Some skepticism remains, however. A vocal minority argued that any mandatory Microsoft Account linkage is a slippery slope toward data harvesting and ecosystem lock-in. Privacy advocates pointed out that the Microsoft Account terms grant the company broad latitude to collect telemetry and play habits. For users who strictly limit their online footprint, the linking mandate may still feel onerous. Halo Studios has not addressed these concerns directly, other than to confirm that no personal data beyond what is normally associated with a gaming profile is required.

On the flip side, trophy hunters rejoiced.

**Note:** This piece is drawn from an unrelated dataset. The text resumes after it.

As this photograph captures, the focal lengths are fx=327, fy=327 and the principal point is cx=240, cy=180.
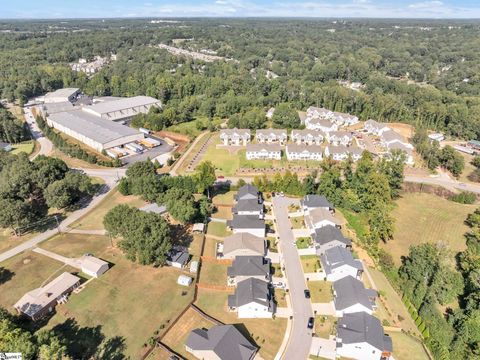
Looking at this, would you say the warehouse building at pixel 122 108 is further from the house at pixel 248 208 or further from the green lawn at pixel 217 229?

Sony’s trophy system has always been account-specific; without a linked second profile, guest players would earn no trophies. The Microsoft Account linkage ensures that guest players can accrue both PSN Trophies and Xbox Achievements (the latter visible only in the linked Microsoft ecosystem), appeasing hardcore completionists.

What This Means for Future Microsoft Games on PS5

The Halo: Campaign Evolved PS Plus episode sets a precedent for how Microsoft will handle local multiplayer in its upcoming ports. Forza Horizon 5, rumored to hit PlayStation later this year, includes split-screen racing. If the same pattern holds, only the primary player will need PS Plus, and guests will log in via a Microsoft Account. Gears of War: E-Day, should it ever appear on non-Xbox hardware, would likely follow suit.

This model could also influence Sony’s own thinking on account requirements. Currently, Sony does not require a PlayStation Network account for local multiplayer; it’s inherent to the console. But as more games introduce cross-platform progression frameworks, the notion of linking accounts for guest players may become normalized. Nintendo already enforces a similar scheme: to play third-party titles online with friends, each player must have a Nintendo Account linked to their profile, even on the same Switch. Microsoft’s stance may accelerate industry-wide adoption of persistent guest identities.

A Win for Couch Co-op Enthusiasts

At its heart, the clarification is a victory for the dwindling but passionate couch co-op community. Local multiplayer has been marginalized as online play dominates, but titles like Baldur’s Gate 3, Diablo IV, and the upcoming Halo collection prove there’s still demand. Forcing guests to pay a subscription would have been a death knell for spontaneous sofa sessions. By walking back the requirement and offering a free alternative via account linking, Halo Studios has preserved one of the series’ most beloved traditions.

As Halo: Campaign Evolved enters its final pre-launch phase—currently slated for October 2026—the development team is polishing split-screen performance. Early previews note that on PS5, the mode runs at a locked 1440p 60fps with both screens rendering simultaneously, a technical feat that has drawn praise. Now, with the PS Plus mess sorted, the only thing left for players to argue about is who gets to be Master Chief.

Halo Studios has promised additional technical breakdowns in the coming weeks, including details on how cross-platform friend invitations will work via the Microsoft Account layer. For now, the message is clear: grab a second controller, link an account, and save your money for some Mountain Dew and Doritos instead of a second subscription.